=== TESTO DI PARTENZA ===

Dalla cacciata dei Borboni al terremoto del 1908.
L’immagine di copertina lascia trasparire piccole luci in lontananza, a guardia dello Stretto di Messina, mentre il rigoglio della vegetazione si apre un varco nel manto notturno. Il dipinto La flotta è dell’artista Thomas Edwin Mostyn (1863.1930). Il libro è Genius Loci di Maria Grazia Genovese, versatile artista siciliana, nata come musicista.
Se proprio vogliamo inquadrare Genius Loci in un genere letterario, per circoscriverne i contenuti, lo definirei un romanzo storico-sentimentale e per non risultare stucchevole non dirò che mi ha coinvolta fin dalla prima pagina, grazie a una descrizione poetica in dialetto siciliano che oserei definire animistica se non rischiassi di oltrepassare la linea del sacro:
/ Un cuore che ora, nella solitudine della notte, sussultava per questo vento insistente, che ad ogni folata sembrava voce – lamento – di lupo, di donna, d’anima in pena. /
Ma quanto c’è di sacro o profano nel riuscire a percepire, a registrare sensazioni che oltrepassano la logica concettuale?
Siamo corpo e anima, spirito e materia in un legame scindibile, forse, solo dopo la morte. I luoghi attraversati, vissuti, preserveranno nel tempo qualcosa che ci è appartenuto e che potrà essere trasmesso? Lasciamo osare il dubbio, certo è che vi sono anime capaci di percepirsi e questo non è dato a tutti.
Il “genius loci” è vita non manifesta, un ponte atemporale indefinibile avvolto nella magia del mistero, è il legame storico-culturale – passato e presente – che identifica i luoghi.
Maria Grazia Genovese nel suo romanzo riporta alla memoria, rigenerandolo, non solo un passato, risalente a un arco di oltre centosessanta anni – cacciata dei Borboni fino al terremoto del 1908 – ma con esso ciò che lo ha plasmato originando il presente.
Grazie al ritrovamento di un diario, in una vetusta dimora che ancora conserva tracce del suo vecchio splendore, il lettore sarà catapultato nella trinacria della seconda metà ottocento. Maria sembrerà alienarsi dalla quotidianità, attratta in maniera inspiegabile dagli scritti – il cui inizio è datato al 1859 – di colei che poi risulterà essere sua trisavola.
Per quale caso fortuito abbia deciso di comprare proprio quella tenuta, ora in fase di ristrutturazione, non ci è dato sapere o forse sì perché tra quelle pagine ingiallite, più che un diario, c’è un lascito spirituale che, una volta riesumato, rianima l’intero sito abitativo così come, sembra rinvigorirsi la stessa Maria rivivendo le vicende di Matilde.

=== SEZIONE DATI ===

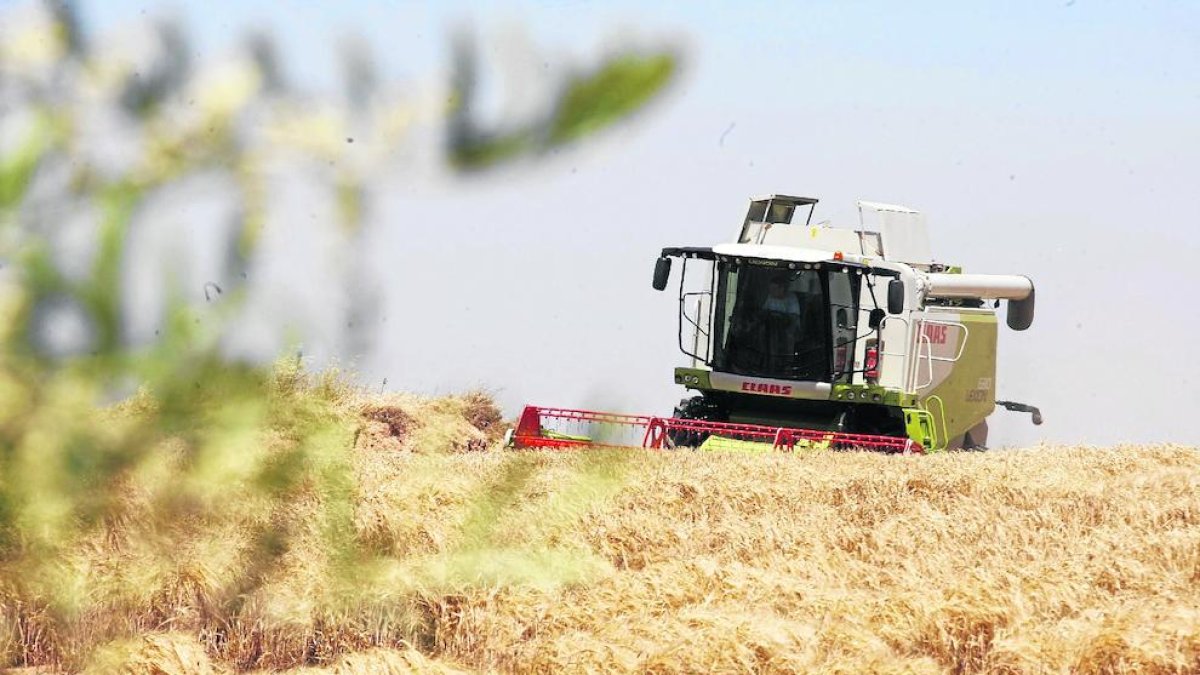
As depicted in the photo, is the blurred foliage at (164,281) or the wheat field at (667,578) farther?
the wheat field at (667,578)

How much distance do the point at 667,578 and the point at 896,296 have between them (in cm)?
625

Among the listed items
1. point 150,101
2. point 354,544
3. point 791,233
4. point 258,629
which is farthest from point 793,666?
point 791,233

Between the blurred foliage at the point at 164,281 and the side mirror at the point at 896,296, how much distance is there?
11.8 metres

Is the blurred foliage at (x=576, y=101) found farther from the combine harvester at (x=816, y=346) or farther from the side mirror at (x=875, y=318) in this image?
the side mirror at (x=875, y=318)

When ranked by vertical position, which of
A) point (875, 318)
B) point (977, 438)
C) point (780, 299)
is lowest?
point (977, 438)

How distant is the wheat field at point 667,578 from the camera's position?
6.31 feet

===

__ELENCO DEI COMPITI__
A: Nella recensione di Genius Loci, chi ha dipinto il quadro La flotta usato per la copertina?
B: Scrivi il seguito della recensione di Genius Loci a partire dall'ultima frase.

__SOLUZIONI__
A: Thomas Edwin Mostyn.

B:
Le due donne, in un’alternanza narrante con salti temporali magistralmente definiti, sono le figure centrali dell’opera ma non per questo uniche protagoniste. Infatti è impossibile considerare marginali i personaggi che si avvicendano nell’ordito della trama, ognuno dei quali fondamentale e caratterizzato con dovizia qual è, ad esempio, la figura di Pietro, destinato al sacerdozio per volere del padre.
Le sorti delle due famiglie prenderanno una svolta quando sboccerà l’amore intenso, passionale, che non lascia scampo tra Pietro e Matilde, per fortuna con risvolti diversi da Uccelli di rovo di Colleen McCullough in cui Padre Ralph e Maggie non riusciranno a unire i loro destini.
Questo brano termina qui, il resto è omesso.